Anchoring that effort was goaltender Ben Bishop, who had his second shutout of the Stanley Cup Playoffs. Bishop allowed 10 goals on 52 shots in Games 3 and 4 of the series, but has shown a propensity for stepping up in big games, like Games 6 and 7 in the first round against the Detroit Red Wings and Game 6 of the second round against the Montreal Canadiens.

Game 5 against the Rangers was another example of that big-game tenacity.
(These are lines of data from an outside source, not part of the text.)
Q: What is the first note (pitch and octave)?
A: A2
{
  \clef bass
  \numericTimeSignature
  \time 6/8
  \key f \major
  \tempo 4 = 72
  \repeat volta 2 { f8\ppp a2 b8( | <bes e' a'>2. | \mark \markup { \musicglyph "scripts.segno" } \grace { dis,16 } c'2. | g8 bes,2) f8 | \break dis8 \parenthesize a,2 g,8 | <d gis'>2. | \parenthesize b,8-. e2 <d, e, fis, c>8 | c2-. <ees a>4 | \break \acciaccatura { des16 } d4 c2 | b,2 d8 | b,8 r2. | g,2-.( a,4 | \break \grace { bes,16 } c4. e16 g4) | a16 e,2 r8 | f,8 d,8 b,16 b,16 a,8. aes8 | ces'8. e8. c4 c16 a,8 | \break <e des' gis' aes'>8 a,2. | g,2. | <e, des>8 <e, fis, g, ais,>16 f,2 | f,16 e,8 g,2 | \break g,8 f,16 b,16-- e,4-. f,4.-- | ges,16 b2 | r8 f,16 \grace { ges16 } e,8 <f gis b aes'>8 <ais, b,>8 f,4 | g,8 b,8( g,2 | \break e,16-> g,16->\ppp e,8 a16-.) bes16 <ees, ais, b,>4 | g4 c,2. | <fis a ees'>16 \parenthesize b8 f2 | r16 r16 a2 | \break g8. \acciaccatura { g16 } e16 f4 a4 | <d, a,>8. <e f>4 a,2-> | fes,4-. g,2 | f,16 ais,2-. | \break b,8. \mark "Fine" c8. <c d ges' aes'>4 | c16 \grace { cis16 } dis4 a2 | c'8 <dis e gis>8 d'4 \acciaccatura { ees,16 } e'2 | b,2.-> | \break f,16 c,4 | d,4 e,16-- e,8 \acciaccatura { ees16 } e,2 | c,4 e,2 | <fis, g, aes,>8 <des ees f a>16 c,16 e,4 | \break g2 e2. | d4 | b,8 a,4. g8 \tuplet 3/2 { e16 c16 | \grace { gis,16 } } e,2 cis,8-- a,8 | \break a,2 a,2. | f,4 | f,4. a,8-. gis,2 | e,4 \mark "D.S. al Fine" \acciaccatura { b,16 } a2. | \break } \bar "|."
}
"I think he's always been highly thought of as a goalie," Dennis said. "But until you've done it in the playoffs and proven yourself there's always going to be that question mark. There's been a couple games that have been a little more high scoring, and it's easy to look at the goalie as the last line of defense. If he's off just a little bit there's no recovery from that; it's in your net. I think his level of consistency has gotten better as the playoffs have gone on. Getting scored on five times in the previous two games didn't sit well with him. And he stepped up and proved it and was a big difference in the game [Sunday] night."

Another part of the strong defensive effort was an improved penalty kill, which allowed two power-play goals in each of the past two games. The penalty kill was tested early in Game 5 but the Lightning were able to kill off all four penalties in the first two periods.

"They were able to weather the storm on some penalties early," Dennis said. "Before they scored their first goal they had just killed off their fourth penalty. They did a good job. I'm sure that wasn't in their game plan to take penalties like that early. I don't know if they changed anything but they obviously did a solid job and Bishop was good for them."

Offensively the Lightning got another big contribution from captain Steven Stamkos. He assisted on Valtteri Filppula's goal and then scored on the power play. After being held to one goal in his first 11 playoff games, he has six goals in his past seven games. And in five games against the Rangers he has four goals and three assists.

Part of Stamkos' outburst came after he was moved from center to right wing.

"It changes up their look," Dennis said. "It's a different dynamic, it changes where he's getting the puck. Filppula's goal last night was a prime example of what putting him on the wing does and changes for Tampa. It gives teams a bit of a different look. And obviously you can't say it hasn't worked. The numbers are showing it."

With a 3-2 lead in the best-of-7 series, the Lightning can advance to the Stanley Cup Final for the first time since 2004 with a win in Game 6 on Tuesday (8 p.m. ET; NBCSN, CBC, TVA Sports).

"It comes down to a couple things," Dennis said. "But first and foremost you have to match the desperation, or try and match the desperation, the New York Rangers are going to play with. This is their season on the line. They went to the Stanley Cup Final last season. They're a good team, outstanding goalie and they're going to give you everything they have for the next game, and if it goes to seven the next two games.

"So can you match that intensity? Can you get up for the game? You say it's an easy thing to do but it's another level that a team that's on the verge of elimination brings to the game. So you have to be able to match that. At this point in the playoffs you need special players to do special things. They got that from Stamkos last night and the last few games. Obviously Tyler Johnson has been a huge part of that. They're going to need Bishop to help close it out. I think they're capable of doing it. Can they do it? It's going to be really tough. I think it's going to be a heck of a game."